Assuring error-free figures every single day on a scale of hundreds of millions of records is certainly not an easy endeavour. An unforgivable error from the data set will result in the prospect or customer lose confidence in the ability of the business organization to handle his/her business intelligence. Ever thought “What is it like to be a Data Scientist” or “What's a typical day like for a data scientist” as they bring a critical set of skills organizations need to win with big data.
The search term “Data Scientist” on LinkedIn shows more than 35,000 results. The foremost search result page displays the list of notable people at Silicon Valley startups. If you are sitting in any coffee shop at Silicon Valley or the Bay area, you will definitely overhear someone talking about data science.

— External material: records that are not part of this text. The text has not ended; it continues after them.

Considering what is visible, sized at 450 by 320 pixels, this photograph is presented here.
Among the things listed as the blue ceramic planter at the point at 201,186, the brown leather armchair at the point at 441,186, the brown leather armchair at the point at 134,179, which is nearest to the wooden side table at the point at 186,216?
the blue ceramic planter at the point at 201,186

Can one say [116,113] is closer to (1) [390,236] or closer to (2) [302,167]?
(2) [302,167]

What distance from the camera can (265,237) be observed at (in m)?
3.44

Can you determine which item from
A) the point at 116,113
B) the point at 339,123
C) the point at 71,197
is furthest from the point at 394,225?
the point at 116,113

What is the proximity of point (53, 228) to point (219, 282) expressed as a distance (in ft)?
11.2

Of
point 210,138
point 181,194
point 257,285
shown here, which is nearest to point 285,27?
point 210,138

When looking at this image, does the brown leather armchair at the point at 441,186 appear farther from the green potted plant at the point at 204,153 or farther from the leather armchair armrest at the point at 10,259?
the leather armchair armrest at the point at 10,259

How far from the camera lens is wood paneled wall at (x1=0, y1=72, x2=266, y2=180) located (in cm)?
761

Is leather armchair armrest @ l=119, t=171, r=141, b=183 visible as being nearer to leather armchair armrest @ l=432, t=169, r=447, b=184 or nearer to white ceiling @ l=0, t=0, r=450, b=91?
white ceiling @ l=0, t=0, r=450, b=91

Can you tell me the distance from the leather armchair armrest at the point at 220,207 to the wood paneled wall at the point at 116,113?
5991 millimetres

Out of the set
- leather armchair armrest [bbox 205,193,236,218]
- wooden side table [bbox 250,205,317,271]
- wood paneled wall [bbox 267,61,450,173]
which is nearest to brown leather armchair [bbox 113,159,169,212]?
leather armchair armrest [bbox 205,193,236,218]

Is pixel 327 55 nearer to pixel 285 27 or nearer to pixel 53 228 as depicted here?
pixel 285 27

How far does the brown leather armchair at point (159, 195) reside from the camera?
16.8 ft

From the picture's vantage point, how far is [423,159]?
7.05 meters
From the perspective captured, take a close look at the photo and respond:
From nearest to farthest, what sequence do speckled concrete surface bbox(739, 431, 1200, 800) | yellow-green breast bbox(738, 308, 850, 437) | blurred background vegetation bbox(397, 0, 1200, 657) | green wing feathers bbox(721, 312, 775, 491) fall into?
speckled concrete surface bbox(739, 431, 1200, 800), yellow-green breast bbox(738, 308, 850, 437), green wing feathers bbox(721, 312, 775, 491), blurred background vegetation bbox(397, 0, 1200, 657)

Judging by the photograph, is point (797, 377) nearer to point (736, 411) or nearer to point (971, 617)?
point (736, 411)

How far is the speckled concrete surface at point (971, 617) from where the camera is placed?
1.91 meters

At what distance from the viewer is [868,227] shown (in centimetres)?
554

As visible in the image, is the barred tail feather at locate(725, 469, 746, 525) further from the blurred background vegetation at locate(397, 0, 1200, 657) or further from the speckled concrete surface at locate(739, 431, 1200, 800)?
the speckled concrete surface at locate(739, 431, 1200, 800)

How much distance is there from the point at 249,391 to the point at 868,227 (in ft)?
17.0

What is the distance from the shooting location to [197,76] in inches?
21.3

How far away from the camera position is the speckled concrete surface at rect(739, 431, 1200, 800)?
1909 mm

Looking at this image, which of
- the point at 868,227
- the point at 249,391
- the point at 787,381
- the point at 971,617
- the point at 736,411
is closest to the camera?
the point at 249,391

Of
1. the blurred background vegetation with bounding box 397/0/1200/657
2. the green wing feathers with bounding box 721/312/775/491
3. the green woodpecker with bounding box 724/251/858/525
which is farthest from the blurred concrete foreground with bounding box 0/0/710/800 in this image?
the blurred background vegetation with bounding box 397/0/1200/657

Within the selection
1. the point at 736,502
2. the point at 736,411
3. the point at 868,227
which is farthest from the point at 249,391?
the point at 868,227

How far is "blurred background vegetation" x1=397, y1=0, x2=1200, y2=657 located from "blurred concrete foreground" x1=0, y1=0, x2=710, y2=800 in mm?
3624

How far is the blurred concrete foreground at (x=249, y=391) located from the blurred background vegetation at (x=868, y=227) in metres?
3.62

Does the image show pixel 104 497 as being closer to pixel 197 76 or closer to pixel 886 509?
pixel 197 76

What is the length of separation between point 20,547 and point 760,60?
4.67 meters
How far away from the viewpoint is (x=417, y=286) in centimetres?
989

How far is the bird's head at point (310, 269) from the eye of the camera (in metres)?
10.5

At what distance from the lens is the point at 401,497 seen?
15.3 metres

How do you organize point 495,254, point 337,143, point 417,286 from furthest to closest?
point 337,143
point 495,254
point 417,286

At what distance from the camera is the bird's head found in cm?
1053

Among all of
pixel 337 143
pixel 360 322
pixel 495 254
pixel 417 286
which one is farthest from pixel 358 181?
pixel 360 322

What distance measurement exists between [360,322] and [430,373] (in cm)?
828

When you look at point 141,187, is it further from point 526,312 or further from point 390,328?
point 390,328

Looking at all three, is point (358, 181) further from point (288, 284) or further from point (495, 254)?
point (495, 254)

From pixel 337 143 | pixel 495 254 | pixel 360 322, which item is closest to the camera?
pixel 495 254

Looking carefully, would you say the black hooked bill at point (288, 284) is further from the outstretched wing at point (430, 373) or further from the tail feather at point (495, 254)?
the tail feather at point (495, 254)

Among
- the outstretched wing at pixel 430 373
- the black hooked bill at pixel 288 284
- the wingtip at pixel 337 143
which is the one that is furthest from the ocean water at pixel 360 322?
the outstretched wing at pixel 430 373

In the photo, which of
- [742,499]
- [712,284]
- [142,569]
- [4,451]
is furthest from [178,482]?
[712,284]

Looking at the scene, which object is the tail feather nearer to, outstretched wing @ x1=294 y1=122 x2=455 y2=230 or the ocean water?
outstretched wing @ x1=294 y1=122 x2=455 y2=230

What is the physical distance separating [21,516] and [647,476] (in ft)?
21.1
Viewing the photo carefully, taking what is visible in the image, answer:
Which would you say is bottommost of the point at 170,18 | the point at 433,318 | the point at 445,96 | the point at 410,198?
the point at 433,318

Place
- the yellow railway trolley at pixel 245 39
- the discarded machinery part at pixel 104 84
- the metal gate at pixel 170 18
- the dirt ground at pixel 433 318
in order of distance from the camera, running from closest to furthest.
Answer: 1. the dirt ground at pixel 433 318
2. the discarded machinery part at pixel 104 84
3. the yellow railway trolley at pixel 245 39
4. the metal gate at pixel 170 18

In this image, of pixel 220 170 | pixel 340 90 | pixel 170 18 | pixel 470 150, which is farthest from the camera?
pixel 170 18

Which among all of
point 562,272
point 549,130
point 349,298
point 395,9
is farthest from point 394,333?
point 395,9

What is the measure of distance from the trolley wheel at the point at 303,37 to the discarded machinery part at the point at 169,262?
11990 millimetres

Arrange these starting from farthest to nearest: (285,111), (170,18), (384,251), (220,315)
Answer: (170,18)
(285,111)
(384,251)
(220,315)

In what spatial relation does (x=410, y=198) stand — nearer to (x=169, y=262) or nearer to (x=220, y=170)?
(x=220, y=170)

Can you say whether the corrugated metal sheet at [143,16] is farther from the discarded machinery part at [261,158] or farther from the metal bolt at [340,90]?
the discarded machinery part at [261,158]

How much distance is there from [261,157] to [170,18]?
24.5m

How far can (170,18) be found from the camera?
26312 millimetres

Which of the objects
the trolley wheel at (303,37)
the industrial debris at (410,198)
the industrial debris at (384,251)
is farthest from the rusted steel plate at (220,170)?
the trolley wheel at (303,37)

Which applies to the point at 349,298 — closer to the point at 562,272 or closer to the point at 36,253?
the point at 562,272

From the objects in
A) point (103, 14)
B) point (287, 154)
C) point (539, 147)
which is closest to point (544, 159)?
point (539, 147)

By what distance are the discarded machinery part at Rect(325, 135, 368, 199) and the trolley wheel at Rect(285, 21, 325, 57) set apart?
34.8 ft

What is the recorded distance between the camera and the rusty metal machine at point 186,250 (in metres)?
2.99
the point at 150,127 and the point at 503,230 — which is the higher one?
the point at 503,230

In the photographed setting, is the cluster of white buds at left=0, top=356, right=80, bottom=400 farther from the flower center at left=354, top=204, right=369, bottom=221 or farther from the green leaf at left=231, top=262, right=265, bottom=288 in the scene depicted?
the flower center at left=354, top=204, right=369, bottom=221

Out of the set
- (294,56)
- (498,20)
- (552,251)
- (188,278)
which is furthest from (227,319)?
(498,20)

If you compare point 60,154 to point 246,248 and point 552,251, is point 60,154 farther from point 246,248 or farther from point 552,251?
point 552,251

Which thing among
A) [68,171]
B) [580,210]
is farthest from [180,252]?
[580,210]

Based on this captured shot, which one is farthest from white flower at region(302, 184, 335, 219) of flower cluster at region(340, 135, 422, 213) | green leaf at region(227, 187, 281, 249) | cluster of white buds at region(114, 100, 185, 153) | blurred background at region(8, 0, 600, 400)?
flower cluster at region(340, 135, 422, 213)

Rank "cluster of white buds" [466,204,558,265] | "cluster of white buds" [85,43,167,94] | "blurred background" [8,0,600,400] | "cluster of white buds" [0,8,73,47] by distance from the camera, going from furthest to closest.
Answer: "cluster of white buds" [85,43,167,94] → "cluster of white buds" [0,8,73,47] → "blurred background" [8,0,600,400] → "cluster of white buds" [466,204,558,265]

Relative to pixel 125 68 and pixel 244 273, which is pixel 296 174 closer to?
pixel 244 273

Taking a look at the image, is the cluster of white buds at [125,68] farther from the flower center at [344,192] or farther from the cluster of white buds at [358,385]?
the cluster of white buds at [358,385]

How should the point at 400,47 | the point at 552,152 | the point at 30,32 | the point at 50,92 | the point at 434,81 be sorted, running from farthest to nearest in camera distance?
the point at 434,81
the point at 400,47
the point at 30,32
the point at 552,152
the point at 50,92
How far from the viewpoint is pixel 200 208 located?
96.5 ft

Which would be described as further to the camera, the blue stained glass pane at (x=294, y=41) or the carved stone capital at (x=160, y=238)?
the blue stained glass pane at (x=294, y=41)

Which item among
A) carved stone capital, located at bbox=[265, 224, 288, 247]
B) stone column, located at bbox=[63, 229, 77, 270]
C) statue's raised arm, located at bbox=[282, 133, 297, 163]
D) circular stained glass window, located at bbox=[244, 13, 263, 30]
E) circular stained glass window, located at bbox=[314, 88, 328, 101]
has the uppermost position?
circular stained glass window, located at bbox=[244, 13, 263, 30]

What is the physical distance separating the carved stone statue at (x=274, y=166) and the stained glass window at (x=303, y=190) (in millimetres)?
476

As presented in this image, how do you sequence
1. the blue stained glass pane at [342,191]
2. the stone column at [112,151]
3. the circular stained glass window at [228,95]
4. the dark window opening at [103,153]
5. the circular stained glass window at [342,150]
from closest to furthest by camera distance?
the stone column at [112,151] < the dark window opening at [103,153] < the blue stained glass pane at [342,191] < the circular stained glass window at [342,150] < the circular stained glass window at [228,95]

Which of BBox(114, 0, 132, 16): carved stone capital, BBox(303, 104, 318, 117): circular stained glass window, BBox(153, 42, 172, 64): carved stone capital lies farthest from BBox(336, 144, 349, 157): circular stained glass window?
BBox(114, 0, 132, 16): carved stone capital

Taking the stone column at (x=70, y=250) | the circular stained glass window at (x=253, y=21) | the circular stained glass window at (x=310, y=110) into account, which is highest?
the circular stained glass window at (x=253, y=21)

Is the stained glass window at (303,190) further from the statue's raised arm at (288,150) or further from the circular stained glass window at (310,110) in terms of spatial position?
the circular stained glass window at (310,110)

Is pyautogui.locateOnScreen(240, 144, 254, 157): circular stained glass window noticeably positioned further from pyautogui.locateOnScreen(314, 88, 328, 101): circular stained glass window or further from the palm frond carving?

We have already discussed a lot about “Big Data being the next Big Thing” in our earlier articles. But ever wondered who is analysing those 2.5 million pieces of content shared by Facebook users or the 40,000 search queries made on Google every second or even who is managing the 2.5 petabytes of data at Walmart that is generated from 1 million transactions every hour? What is it and who is crunching these huge numbers? The solution to all these big data problems best describes the job of a data scientist who finds patterns in big data and connects them to business decisions in real time.
“A data scientist is somebody who is inquisitive, who can stare at data and spot trends. It’s almost like a Renaissance individual who really wants to learn and bring change to an organization.” — Anjul Bhambhri, Vice President of Big Data Products, IBM
A thorough knowledge of Big Data and basic understanding of data science is not enough to get you into a Data Science career. Data Science is a highly complex and advanced discipline. If being a data scientist was easy, then there would not be a shortage of data scientists as projected by McKinsey report. Finding out trends in huge amounts of data might sound like a simple and straightforward concept but is difficult in execution which can be realized only after understanding what a data scientist does and what a typical day as a Data Scientist is.
Data scientists love to write code, solve data problems, create graphs, build charts and work 24x7 with other peers who just love similar things. It is not that a data scientist should live to work but work life balance is easy if a data scientist enjoys what he/she does.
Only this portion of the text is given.